What do you do when you need to sign but have a disability that affects your facial expressions?

Received: Tue, Nov 1, 20XX 12:45 pm
Subject: ASL Facial Expressions and disability

Hello Bill,
I really like your lessons. I'm a hearing autistic who loses the ability to speak semi-frequently (why I want to learn ASL and PSE). I also have a language and speech disability. As a result, I struggle with grammar and facial expressions (both doing and recognizing them). I was wondering if you had any tips for what to do? Would people still understand me without proper facial expressions? Should I replace the signs that use facial expressions with SEE signs?
Thank you!
███████
[name redacted to respect the person's privacy]

 


 

 

Hello ███████!
My suggestion is to not worry about it.
People will still understand you most of the time as long as there is enough context.
If someone doesn't understand you then rephrase your question, add more context, or add a "question mark wiggle" sign to clarify that you are asking a question. (See: https://youtu.be/kS2VaLVITiw)
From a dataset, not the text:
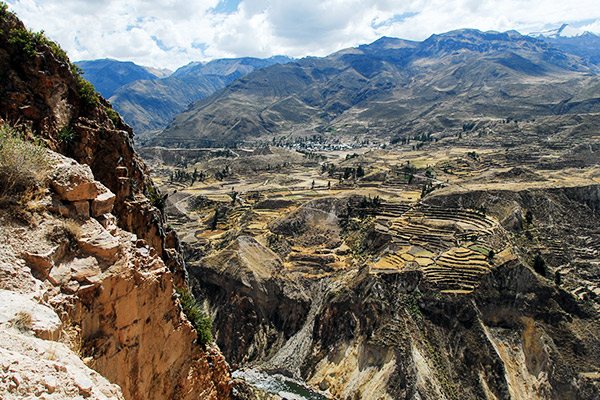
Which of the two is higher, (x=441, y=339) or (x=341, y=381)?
(x=441, y=339)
There is a huge overly narrow emphasis in much of ASL instruction as to what constitutes the "right" grammar for ASL.
This over-emphasis is actually (in my humble opinion) harmful to the learning process. Much of this is due to (many) ASL instructors mistakenly thinking that topicalization is equivalent to "topic / comment" -- it is not.

At your convenience, please read the following articles:

https://www.lifeprint.com/asl101/topics/store-i-go-the-myth.htm

Then see this article:
https://www.lifeprint.com/asl101/topics/subject-verb-object-asl-sentence-structure.htm

And here's another suggestion:
https://www.lifeprint.com/asl101/topics/induction-and-extrapolation.htm

Warm regards,
Dr. Bill

 


The Question Mark Wiggle sign:

https://youtu.be/kS2VaLVITiw


 



 

Notes: 

The term "SEE signs" refers to the signs used in communication system known as "Signing Exact English" (or an other version of that was Seeing Essential English -- but almost nobody uses the term Seeing Essential English any more and instead uses SEE to refer to Signing Exact English).